» **Visual spatial reasoning items**:
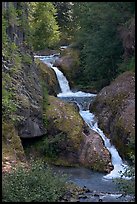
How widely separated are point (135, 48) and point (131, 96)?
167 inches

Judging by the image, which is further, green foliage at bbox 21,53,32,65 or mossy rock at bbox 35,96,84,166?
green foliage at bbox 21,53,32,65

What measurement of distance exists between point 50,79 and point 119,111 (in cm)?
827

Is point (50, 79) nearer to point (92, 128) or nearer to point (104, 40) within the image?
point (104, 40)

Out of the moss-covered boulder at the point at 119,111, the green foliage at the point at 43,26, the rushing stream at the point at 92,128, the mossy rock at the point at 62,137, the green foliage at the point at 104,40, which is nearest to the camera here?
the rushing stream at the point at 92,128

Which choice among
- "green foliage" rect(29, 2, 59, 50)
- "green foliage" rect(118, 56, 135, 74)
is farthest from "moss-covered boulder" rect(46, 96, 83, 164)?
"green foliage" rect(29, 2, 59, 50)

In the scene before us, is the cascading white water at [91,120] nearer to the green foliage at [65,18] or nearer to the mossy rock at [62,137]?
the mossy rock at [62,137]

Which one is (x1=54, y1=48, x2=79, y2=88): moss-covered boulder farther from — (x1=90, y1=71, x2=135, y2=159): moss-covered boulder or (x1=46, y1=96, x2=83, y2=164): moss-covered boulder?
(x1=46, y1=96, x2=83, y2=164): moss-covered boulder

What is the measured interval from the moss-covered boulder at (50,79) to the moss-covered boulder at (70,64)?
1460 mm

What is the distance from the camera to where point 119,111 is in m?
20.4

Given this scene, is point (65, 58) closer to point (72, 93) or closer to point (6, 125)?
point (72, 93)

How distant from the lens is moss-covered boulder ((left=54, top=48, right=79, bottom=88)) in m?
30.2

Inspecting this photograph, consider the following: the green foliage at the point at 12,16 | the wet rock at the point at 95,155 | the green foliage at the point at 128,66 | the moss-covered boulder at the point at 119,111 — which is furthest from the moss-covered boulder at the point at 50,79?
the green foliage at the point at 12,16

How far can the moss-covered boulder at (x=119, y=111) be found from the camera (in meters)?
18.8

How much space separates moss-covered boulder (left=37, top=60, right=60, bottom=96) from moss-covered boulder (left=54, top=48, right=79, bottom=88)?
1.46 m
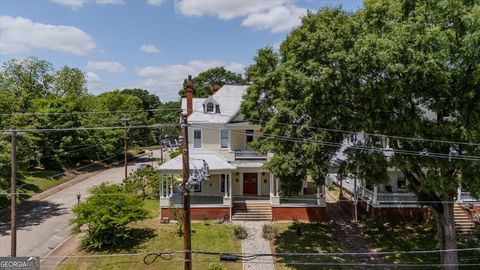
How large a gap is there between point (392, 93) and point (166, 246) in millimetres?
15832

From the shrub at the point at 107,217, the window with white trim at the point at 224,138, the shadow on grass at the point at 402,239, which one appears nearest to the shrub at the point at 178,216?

» **Short problem**: Lay out the listing above as a numbered list, starting with the line that contains "How far can" and going on through the end of the listing. Leave out blank lines and pictures.

» **Output of the task**:
1. How far can the moss-covered boulder at (x=119, y=111) be found from the camera (in meters)?
2. 18.8
3. How much space separates moss-covered boulder (left=37, top=60, right=60, bottom=96) from moss-covered boulder (left=54, top=48, right=79, bottom=88)?
4. 1.46 m
5. How large a gap is there between point (392, 93) and point (166, 246) in millimetres?
6. 15832
7. From the shrub at the point at 107,217, the window with white trim at the point at 224,138, the shadow on grass at the point at 402,239, which one appears nearest to the shrub at the point at 178,216?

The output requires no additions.